Sunday, March 21, 2004

As I mentioned yesterday, I've been asked by BBC News Online to write a piece reflecting on my experiences one year after the beginning of the war.

The article should be going live in the next day or two, but here's a sneak preview:

On the afternoon of April 2nd 2003 I smelled explosives and burnt meat and I knew my life would never be the same again.

I had been in Iraq for two months, waiting for the war to begin and then reporting on the unfolding conflict from the north of the country.

As the front line between the Kurdish-controlled north and the central and southern territories held by Saddam Hussein began to crumble, my team travelled to Kifri, a town on the road heading towards the oil-rich city of Kirkuk.

Accompanied by a local Kurdish soldier, we drove towards an abandoned Iraqi trench. As I stepped out of our vehicle I triggered an unmarked anti-personnel landmine, which blew my right heel wide open.

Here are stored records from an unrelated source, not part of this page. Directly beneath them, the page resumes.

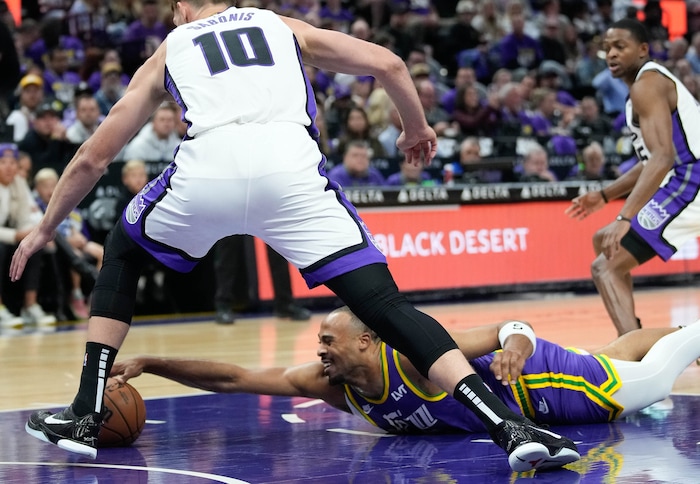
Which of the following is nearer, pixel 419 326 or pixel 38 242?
pixel 419 326

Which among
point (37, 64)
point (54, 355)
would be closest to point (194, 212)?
point (54, 355)

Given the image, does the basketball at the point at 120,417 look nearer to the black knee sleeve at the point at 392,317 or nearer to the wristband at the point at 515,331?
the black knee sleeve at the point at 392,317

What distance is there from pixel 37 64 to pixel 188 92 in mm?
11492

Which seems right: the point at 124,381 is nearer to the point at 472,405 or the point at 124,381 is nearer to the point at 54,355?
the point at 472,405

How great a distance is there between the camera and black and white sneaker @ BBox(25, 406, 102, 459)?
4.24 meters

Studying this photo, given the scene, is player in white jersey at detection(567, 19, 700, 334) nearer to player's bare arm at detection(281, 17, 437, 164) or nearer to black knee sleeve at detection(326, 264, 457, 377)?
player's bare arm at detection(281, 17, 437, 164)

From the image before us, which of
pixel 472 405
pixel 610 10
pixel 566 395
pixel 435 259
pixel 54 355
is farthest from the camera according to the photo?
pixel 610 10

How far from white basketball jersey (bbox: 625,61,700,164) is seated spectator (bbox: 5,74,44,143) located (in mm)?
7661

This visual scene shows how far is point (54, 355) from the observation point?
27.7 ft

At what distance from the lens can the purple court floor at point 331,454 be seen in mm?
3926

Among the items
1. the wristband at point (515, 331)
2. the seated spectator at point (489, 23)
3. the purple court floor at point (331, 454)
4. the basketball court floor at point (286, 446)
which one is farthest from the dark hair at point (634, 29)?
the seated spectator at point (489, 23)

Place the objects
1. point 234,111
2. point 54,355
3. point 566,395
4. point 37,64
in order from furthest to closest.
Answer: point 37,64 < point 54,355 < point 566,395 < point 234,111

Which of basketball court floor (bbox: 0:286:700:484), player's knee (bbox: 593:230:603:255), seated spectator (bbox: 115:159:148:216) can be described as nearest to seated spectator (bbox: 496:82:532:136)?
seated spectator (bbox: 115:159:148:216)

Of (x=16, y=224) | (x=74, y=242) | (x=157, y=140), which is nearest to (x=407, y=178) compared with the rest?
(x=157, y=140)
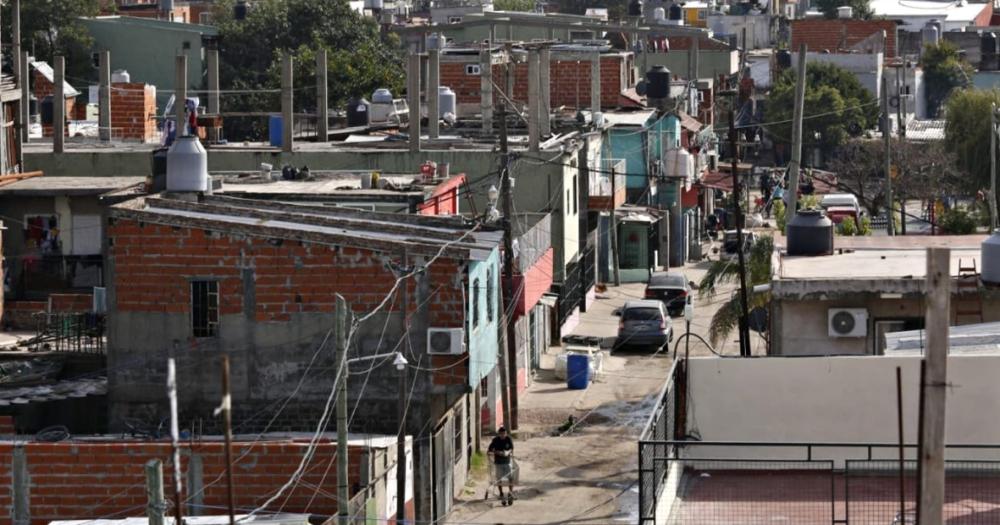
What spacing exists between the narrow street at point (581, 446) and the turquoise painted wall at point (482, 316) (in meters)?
2.12

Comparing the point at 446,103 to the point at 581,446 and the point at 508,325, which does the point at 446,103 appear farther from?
the point at 581,446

Thinking we were coming under attack my cameraman, Kaveh Golestan, tried to run for safety. In doing so he set off another two landmines. He was killed instantly.

Doctors tried their best to save my limb but five days after being flown back to the UK my right leg was amputated below the knee.

Since the war began thousands of people, military and civilian, have been robbed of their limbs. Soft flesh is no match for mortar shells, rocket-propelled grenade fragments and shrapnel thrown out in all directions by roadside bombs.

12 months ago, as I lay in a hospital bed recovering from my amputation, the future looked bleak. But the overwhelming support of family, friends and my employers, have got me through.

I returned to work as a World Affairs Producer last autumn. Once again I’m covering news stories around the globe. Most people have no idea I wear a prosthetic limb – except when fatigue gets the better of me and I need to take the leg off in public.

I’ve also found a worthwhile cause into which to channel much of my energy. I’ve become a patron of the Mines Advisory Group, a charity which clears landmines around the world and which made safe the area around Kifri where I was injured.

In November, I travelled with MAG to Cambodia – one of the most heavily mined countries in the world – to see the organisation’s work at first hand.

To roll up my trouser leg and compare prostheses with a Cambodian street beggar maimed by a landmine was a moving experience – and to walk along a “safe lane” just centimetres from an uncleared minefield was terrifying.

I was inspired by the difference MAG is making to the lives of some of the poorest people on the planet and saddened by the lack of opportunities available to Cambodian landmine victims.

The thought which hurtled through my mind in the seconds following my accident has proved to be correct – my life will never be the same again.

But it’s certainly not over.

I would give anything to turn back the clock – but my life has been enriched beyond measure by experiences I never would have had if I had not trodden on that landmine one year ago.

Most noticeably I’ve lost some of that brittle veneer of detachment most journalists cultivate in order to do their job.

A year ago, the personal tragedies and life-changing events I reported on did not seem to bother me.

Now, though, every tragic news story, every journalist colleague killed or injured in the course of their work, every limb lost affects me deeply and personally.